Using stop_gradient with AdamOptimizer in TensorFlow - python

I am trying to implement a training/finetuning framework when in each backpropagation iteration a certain set of parameters stay fixed. I want to be able to change the set of updating or fixed parameters from iteration to iteration. TensorFlow method tf.stop_gradient, which apparently forces gradients of some parameters to stay zero, is very useful for this purpose and it works perfectly fine with different optimizers if the set of updating or fixed parameters do not change from iterations to iterations. It can also handle varying set of updating or fixed parameters if it is used with stochastic gradient descent. My problem is that tf.stop_gradient cannot handle such cases when being used with Adam optimizer. More specifically, it does keep the gradients of the fixed parameters at zero in the output of tf.compute_gradients, but when applying the gradients (tf.apply_gradients), value of the fixed parameters does change. I suppose this is because the optimiaztion step in Adam optimizer is not zero even if the gradient is zero (based on algorithm 1 in Kingma and Ba's paper).
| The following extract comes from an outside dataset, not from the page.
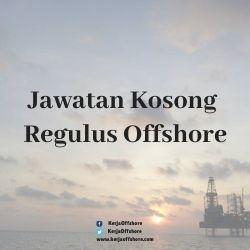 Jawatan Kerja Kosong Oil And Gas Regulus Offshore Sdn Bhd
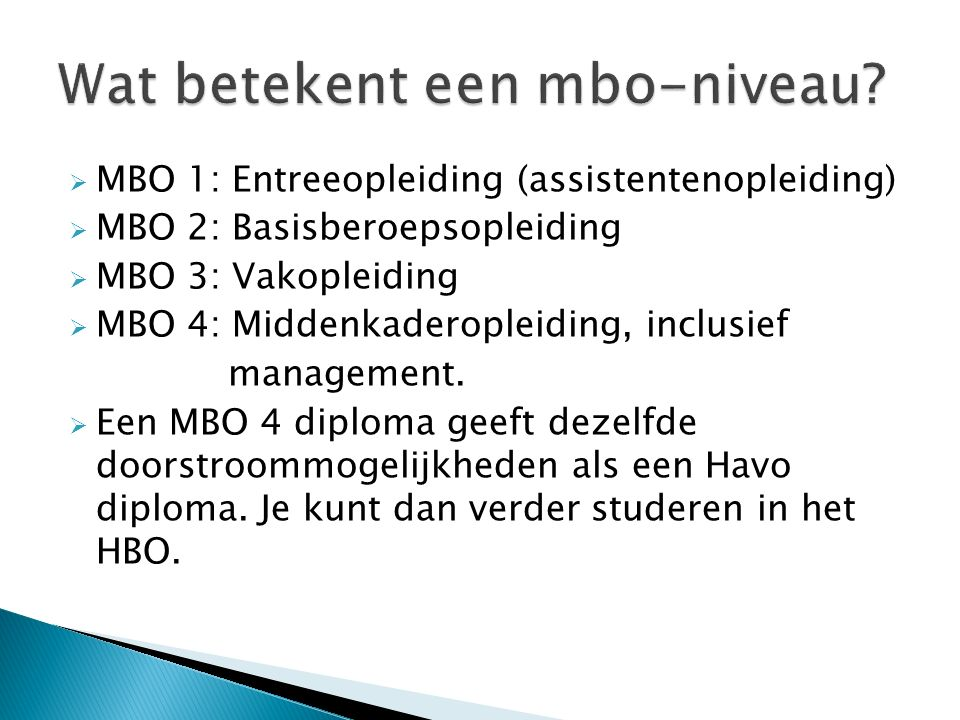  MBO 1: Entreeopleiding (assistentenopleiding)  MBO 2: Basisberoepsopleiding  MBO 3: Vakopleiding  MBO 4: Middenkaderopleiding, inclusief manageme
Is there a cheap way of freezing a variable set of parameters in each Adam iteration, without explicitly saving the previous iteration's values of the fixed parameters?
More Details:
Suppose I have a single-layer network with weight matrix variable W and a binary mask matrix placeholder MW that specifies which elements of W should get updated in each iteration (value 1 in the ). Instead of using W to write the input/output relationship of this layer, I modify it as below
masked_W = MW*W + tf.stop_gradient(tf.abs(1-MW)*W)
to mask certain elements of W from having non-zero gradients. Then I use masked_W to form the output of the layer and consequently the loss of the network depends on this masked variable. The point is that MW changes in each iteration. Suppose W is a vector of 4 elements initialized to all-zero vector. Here is what happens:
opt=tf.AdamOptimizer(1e-5)
sess.run(tf.global_variables_initializer())
grads_vars=opt.compute_gradients(loss, W)
# initial value of W=[0,0,0,0]
# first iteration:
MW_val = [0,1,1,0]
feed_dict={MW:MW_val, x: batch_of_data, y_:batch_of_labels}
sess.run(opt.apply_gradients(grads_vars), feed_dict=feed_dict))
# gradient of W=[0,xx,xx,0]
# new value of W=[0,a,b,0]
where xx are some non-zero gradient values, and a and b are new values of updating elements of W. In the second iteration, we change the value assigned to the binary mask matrix MW to [1,0,0,1], hence we expect to have fixed values for W[1] and W[2] and updating values for W[0] and W[3]. But this is what happens:
# second iteration
MW_val = [1,0,0,1]
feed_dict={MW:MW_val, x: batch_of_data, y_:batch_of_labels}
sess.run(opt.apply_gradients(grads_vars), feed_dict=feed_dict))
# gradient of W=[xx,0,0,xx]
# new value of W=[c,aa,bb,d]
That is, although the gradients of W[1] and W[2] are zero, they get new values (aa != a and bb != b). When changing the optimizer from Adam to SGD, the values of fixed parameters stay the same as expected.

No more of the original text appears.